Em outras palavras, se foi Deus quem determinou que o ladrão roubasse e este ladrão não poderia fazer outra coisa a não ser roubar, por que o ladrão deveria ser considerado responsável pelo roubo? Culpar um ladrão nestas circunstâncias seria tão ilógico quanto culpar uma faca por um assassinato cometido por meio dela. A faca é simplesmente um meio, e não a causa. A faca não é culpada, ela é meramente um instrumento, o mesmo que os calvinistas pensam em relação aos seres humanos. O real responsável, neste caso, deveria ser a causa primeira do ato (o que os calvinistas remetem a Deus).
Thomas Summers disse:
“A liberdade e responsabilidade seriam destruídas ou postas de lado se necessitássemos agir seguindo motivos dos quais não temos controle algum, tão certamente como se alguma força maior nos agarrasse e, mecanicamente, nos forçasse a realizar qualquer ato contrário à nossa vontade”[1]
De fato, se alguém mais forte do que eu me amarra, coloca uma arma na minha mão e usa o meu dedo para puxar o gatilho e matar alguém, eu não sou responsável pelo assassinato, pois eu fui meramente utilizado, fui um meio, não fui a causa. Eu não tive escolha, eu fui coagido a isso. Se os seres humanos não possuem livre-arbítrio, mas apenas agem conforme o que Deus determinou desde a eternidade, então eles não são responsáveis, mas estão apenas cumprindo obedientemente um decreto divino, contra o qual é impossível resistir.
Como já vimos anteriormente, Calvino em momento algum negou que era Deus quem determinava os pecados e que o homem não possui escolha, mas a todo instante buscava resgatar algo da responsabilidade humana dizendo que, embora o homem não possa não pecar, ele é culpado porque desejou pecar. Isso não resolve nada e nos leva a problemas maiores, porque, em primeiro lugar, para Calvino o desejo também vem de Deus. Então, com que lógica o homem deveria ser responsável pelo desejo e não pela ação se tanto o desejo quanto a ação vieram de Deus?
Mesmo que algum calvinista divergisse de Calvino neste ponto e dissesse que os desejos vêm do próprio homem e que somente a ação é determinada por Deus, ele estaria em maus lençóis.
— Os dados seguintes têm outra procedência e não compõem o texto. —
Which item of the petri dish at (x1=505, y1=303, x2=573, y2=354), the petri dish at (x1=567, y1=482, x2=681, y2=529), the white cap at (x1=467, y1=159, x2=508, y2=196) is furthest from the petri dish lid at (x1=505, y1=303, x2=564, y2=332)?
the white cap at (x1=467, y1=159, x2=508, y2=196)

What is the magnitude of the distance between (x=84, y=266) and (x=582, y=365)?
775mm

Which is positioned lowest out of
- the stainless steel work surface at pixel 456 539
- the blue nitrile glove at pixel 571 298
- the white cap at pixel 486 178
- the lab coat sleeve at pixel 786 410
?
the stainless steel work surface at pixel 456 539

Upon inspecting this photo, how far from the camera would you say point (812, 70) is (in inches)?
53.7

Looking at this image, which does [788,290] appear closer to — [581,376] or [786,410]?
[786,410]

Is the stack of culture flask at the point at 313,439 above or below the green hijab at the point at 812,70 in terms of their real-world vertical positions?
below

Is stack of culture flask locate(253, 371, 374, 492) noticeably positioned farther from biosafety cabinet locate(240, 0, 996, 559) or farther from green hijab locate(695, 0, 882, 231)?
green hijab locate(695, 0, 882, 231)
Isso porque, em primeiro lugar, ele estaria assumindo que os desejos são autocausados, o que destroi e põe por terra toda a teoria de Edwards, aceita por quase todos os calvinistas, de que nada é autocausado pelo homem, mas tudo é determinado por Deus.
Se abrirmos brecha para a tese de que os desejos podem ser autocausados, então por que as ações também não poderiam ser autocausadas? Um calvinista que recua neste ponto teria que abrir mão também da alegação de que os atos não podem ser autocausados e devem ser externamente determinados, o que o levaria, irremediavelmente, ao arminianismo indeterminista. Seria um grande nonsense afirmar que as ações não podem ser autocausadas, se os desejos podem.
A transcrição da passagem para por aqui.